Rosa Magalhães


Rosa Lúcia Benedetti Magalhães is a Brazilian professor and artist. She is best known as the most successful carnival designer in Rio de Janeiro, with six championships won since 1984, when the Sambadrome Marquês de Sapucaí was built. Designing carnival parades since 1971, Rosa likes telling historic events in her designs, such as the discovery of Brazil, the life and creations of Hans Christian Andersen, Don Quixote, and the corruption scandal that led to the construction of the Versailles Palace in France.
In 2008, Rosa won an Emmy Award for Outstanding Achievement in Costume Design for her work as the artistic director of the Opening Ceremony of the Pan American Games in 2007. In addition, her Carnival designs have been exhibited in the Prague Quadrennial, as well as in Venice Biennale.

Biography

Rosa Magalhães is the daughter of writer and academic Raimundo Magalhães Júnior and the playwright Lúcia Benedetti.
Graduated in painting from the School of Fine Arts in Rio de Janeiro and in scenography from the Theater School of Uni-Rio, she worked as a teacher of scenography and garment design in the School of Fine Arts, Federal University of Rio de Janeiro and the Bennett School of Architecture.
In 1971 she began to participate in Rio's carnival by cooperating with the group led by Fernando Pamplona and Arlindo Rodrigues, which worked in the samba school Salgueiro and had as its members Mary Augusta, Lycia Lacerda and Joaozinho Trinta among others.

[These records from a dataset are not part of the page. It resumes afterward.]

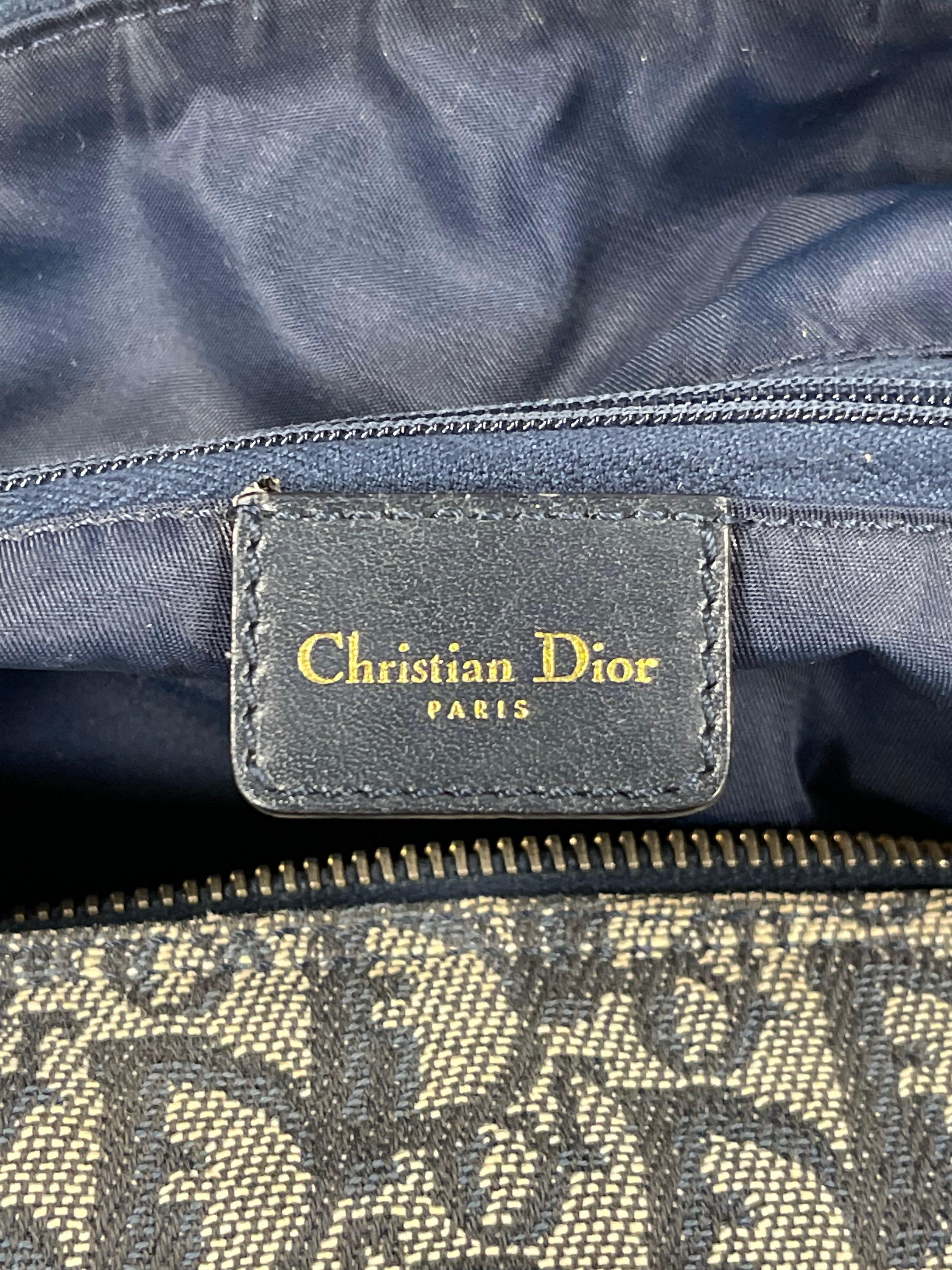 Dior Vintage Marineblaue schräge Boston 35 Handtasche (2000) im Angebot 2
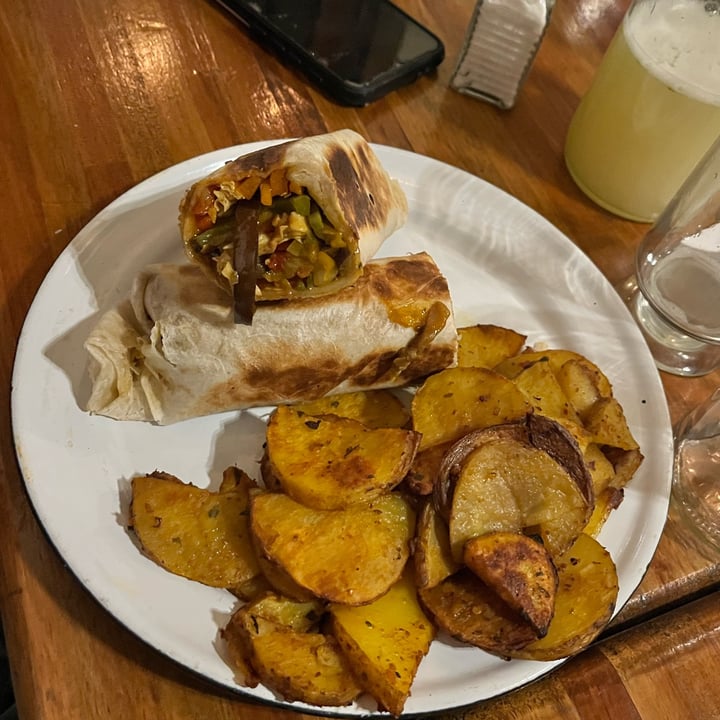 photo of SHIPIBO Bistro Amazonico Burrito de hongos shared by @pepaveg84 on  28 Jul 2023 - review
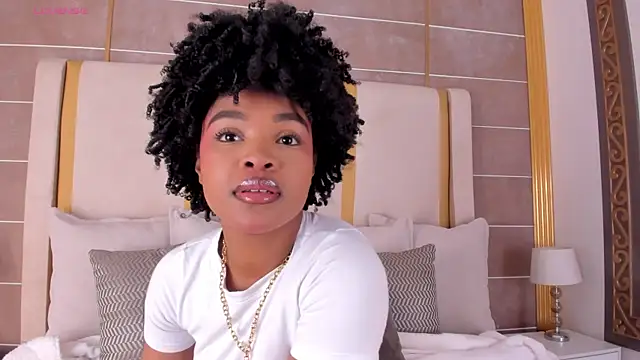 AriaFoster online show from 11-07-25, 11:49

Later, Rosa designed costumes for Beija-flor and then worked for Portela, where, paired with Lycia Lacerda, she created costumes and floats for scenarios developed by Hiram Araújo.
In 1982 Rosa and Lycia worked as carnival designers for the first time with Império Serrano, where they performed the famous plot "Bumbum Paticumbum Prugurundum". In 1984, the duo was responsible for the carnival of Imperatriz. Despite great financial problems, the school won fourth place. For their work in that year, Rosa Magalhães and Lycia Lacerda received the Estandarte de Ouro award. In 1987 they worked together at Estácio on "Tititi of sapote".
The year 1988 marked the first carnival in which Rosa Magalhães participated alone, again with Estacio, where she developed the theme "The Oxgoat". The following year, continuing to work with the school, she presented: "One, two, beans and rice". The next year she returned to Salgueiro and won the third place 1990 and was runner-up in 1991.
From 1992 to 2009, Rosa Magalhães worked as carnival designer for the samba school Imperatriz and helped the school to win five of its eight championships, including the first tri-championship in Sambadrome. Under Rosa the school realized carnivals such as "The Marquis likes to swing!", "Catherine de Medicis in the court of the Tupinambôs and Tabajères", "Better a donkey to carry me around than a camel to knock me down... there in Ceará", "Leopoldina, Empress of Brazil", "Mr Cabral was the one who, on April 22, two months after Carnival, discovered Brazil", "Breazail", "A crazy fabulistic confusion" and "John and the Marias", among others, establishing herself, with five titles won, as the greatest champion of the Sambadrome and one of the most important contemporary Brazilian artists.
In 2007 Rosa Magalhães created the opening show of the Pan American Games in Rio de Janeiro for which she would receive in the following year the most important award in the television world, the Emmy Award for best costumes.
In 2010, Rosa left Imperatriz and worked as carnival designer for União da Ilha, keeping the school in the special group of Rio de Janeiro's samba schools parade, despite the modest 11th place in the contest. She continued to work with Vila Isabel.
In 2013, she won another carnival, this time by Vila Isabel, with the theme "A Vila Sings Brazil, world's breadbasket - water in the beans that came another"
In 2016 Rosa Magalhães created the closing ceremony of the 2016 Summer Olympics.